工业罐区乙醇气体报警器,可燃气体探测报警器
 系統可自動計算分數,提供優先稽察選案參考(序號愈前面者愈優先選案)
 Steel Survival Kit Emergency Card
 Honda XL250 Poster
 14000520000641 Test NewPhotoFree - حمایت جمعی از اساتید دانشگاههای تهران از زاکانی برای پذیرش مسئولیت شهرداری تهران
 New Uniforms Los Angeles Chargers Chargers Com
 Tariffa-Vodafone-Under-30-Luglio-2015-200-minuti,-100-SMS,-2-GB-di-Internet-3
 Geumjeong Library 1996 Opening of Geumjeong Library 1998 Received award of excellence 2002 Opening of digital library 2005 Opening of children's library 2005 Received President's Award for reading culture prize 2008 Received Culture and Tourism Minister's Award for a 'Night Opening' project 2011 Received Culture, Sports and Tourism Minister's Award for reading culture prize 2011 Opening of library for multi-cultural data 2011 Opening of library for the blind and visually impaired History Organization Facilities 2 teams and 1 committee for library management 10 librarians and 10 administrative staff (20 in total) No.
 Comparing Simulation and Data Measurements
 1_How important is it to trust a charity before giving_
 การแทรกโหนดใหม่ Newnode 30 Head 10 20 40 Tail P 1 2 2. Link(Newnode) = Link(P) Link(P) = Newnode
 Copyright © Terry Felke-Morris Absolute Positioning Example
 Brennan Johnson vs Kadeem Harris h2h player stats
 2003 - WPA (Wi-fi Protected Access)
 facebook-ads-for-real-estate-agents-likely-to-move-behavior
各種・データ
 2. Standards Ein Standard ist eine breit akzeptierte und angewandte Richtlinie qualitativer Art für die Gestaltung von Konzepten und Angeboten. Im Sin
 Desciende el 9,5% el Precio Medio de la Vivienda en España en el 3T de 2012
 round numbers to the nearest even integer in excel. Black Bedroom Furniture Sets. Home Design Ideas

----------------

- **Required work**: Word for word, restate each of the records above.

- **Solution to the problem**:
工业罐区乙醇气体报警器,可燃气体探测报警器
 系統可自動計算分數,提供優先稽察選案參考(序號愈前面者愈優先選案)
 Steel Survival Kit Emergency Card
 Honda XL250 Poster
 14000520000641 Test NewPhotoFree - حمایت جمعی از اساتید دانشگاههای تهران از زاکانی برای پذیرش مسئولیت شهرداری تهران
 New Uniforms Los Angeles Chargers Chargers Com
 Tariffa-Vodafone-Under-30-Luglio-2015-200-minuti,-100-SMS,-2-GB-di-Internet-3
 Geumjeong Library 1996 Opening of Geumjeong Library 1998 Received award of excellence 2002 Opening of digital library 2005 Opening of children's library 2005 Received President's Award for reading culture prize 2008 Received Culture and Tourism Minister's Award for a 'Night Opening' project 2011 Received Culture, Sports and Tourism Minister's Award for reading culture prize 2011 Opening of library for multi-cultural data 2011 Opening of library for the blind and visually impaired History Organization Facilities 2 teams and 1 committee for library management 10 librarians and 10 administrative staff (20 in total) No.
 Comparing Simulation and Data Measurements
 1_How important is it to trust a charity before giving_
 การแทรกโหนดใหม่ Newnode 30 Head 10 20 40 Tail P 1 2 2. Link(Newnode) = Link(P) Link(P) = Newnode
 Copyright © Terry Felke-Morris Absolute Positioning Example
 Brennan Johnson vs Kadeem Harris h2h player stats
 2003 - WPA (Wi-fi Protected Access)
 facebook-ads-for-real-estate-agents-likely-to-move-behavior
各種・データ
 2. Standards Ein Standard ist eine breit akzeptierte und angewandte Richtlinie qualitativer Art für die Gestaltung von Konzepten und Angeboten. Im Sin
 Desciende el 9,5% el Precio Medio de la Vivienda en España en el 3T de 2012
 round numbers to the nearest even integer in excel. Black Bedroom Furniture Sets. Home Design Ideas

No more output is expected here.